Trump’s Enforcer: Meet the Man Who Holds Hollywood and Silicon Valley’s Future in His Hands
By Eriq Gardner, The Hollywood Reporter
One day last spring, Makan Delrahim was checking in on the day’s news when a story about the Oscars caught his eye. Steven Spielberg was said to be pushing the film Academy to ban from eligibility any movie that premiered on a streaming service rather than in theaters. At the time, Netflix had just won three awards for Alfonso Cuarón’s Roma, and the company was forced to defend its Oscars.
That seemed unfair to Delrahim, 50, who in addition to leading the U.S. Department of Justice’s powerful Antitrust Division also happens to be a former movie producer. He says nobody associated with the streaming giant pressured him; he simply felt compelled to do something, so he fired off a letter to Academy CEO Dawn Hudson and warned her that the discussed restriction could amount to a violation of Section 1 of the Sherman Act, which prohibits “collusive” agreements aimed at suppressing competition. Delrahim didn’t specify how Oscars eligibility would interfere with the marketplace for movies, although it was fairly clear that he saw Spielberg’s effort as part of a plot with greater significance.

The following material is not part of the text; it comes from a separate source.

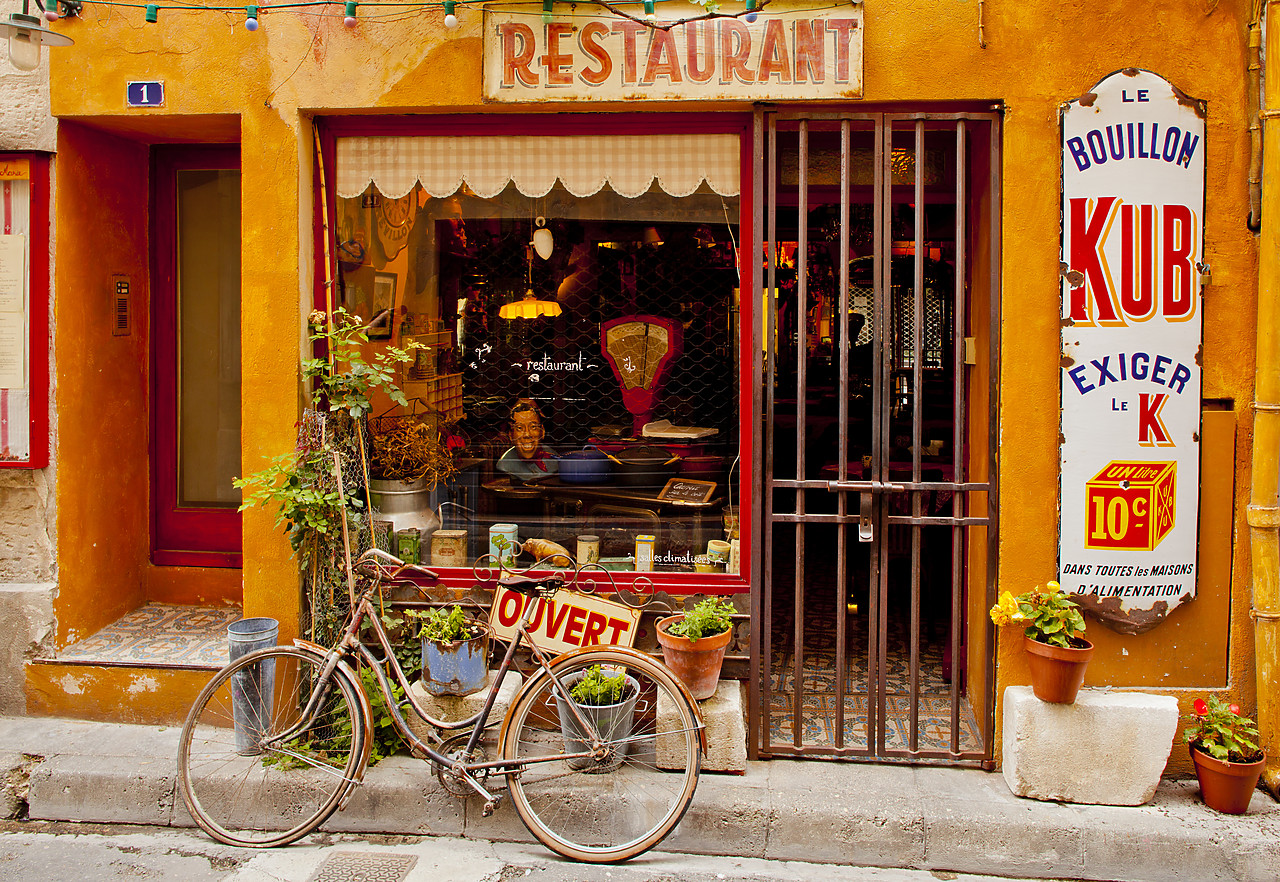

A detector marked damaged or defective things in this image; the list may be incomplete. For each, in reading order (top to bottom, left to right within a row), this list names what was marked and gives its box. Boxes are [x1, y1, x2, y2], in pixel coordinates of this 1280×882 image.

rusty old bicycle [175, 547, 706, 865]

“I wanted to ensure that a group of the establishment incumbents didn’t force changes to those rules to disadvantage potential new distribution models that would harm consumers or filmmakers,” says Delrahim, speaking in his office at DOJ headquarters in Washington, adding that he was satisfied with the Academy’s response. “Ultimately they kept the existing rules and did not change them to disadvantage Netflix and Amazon or other streaming services. I basically wanted to remind them that the antitrust laws could apply.”
As the entertainment industry races to scale itself up to compete with Big Tech, and as Apple, Google and Jeff Bezos’ Amazon spend increasingly large sums on premium content, Delrahim has become as potent a business gatekeeper in Washington as anyone not named Donald Trump. He’s refereeing mammoth mergers, including the $105 billion tie-up between AT&T and Time Warner, and Walt Disney Co.’s $71 billion acquisition of most of 21st Century Fox. He’s reevaluating licensing rules that have governed the movie and music businesses for nearly three-quarters of a century. He’s even taken an interest in the Writers Guild’s nasty fight with talent agencies. Perhaps more than anyone in the Trump administration, his perspective about what’s considered anticompetitive (or not) at a transformational moment will shape the future of the content industry.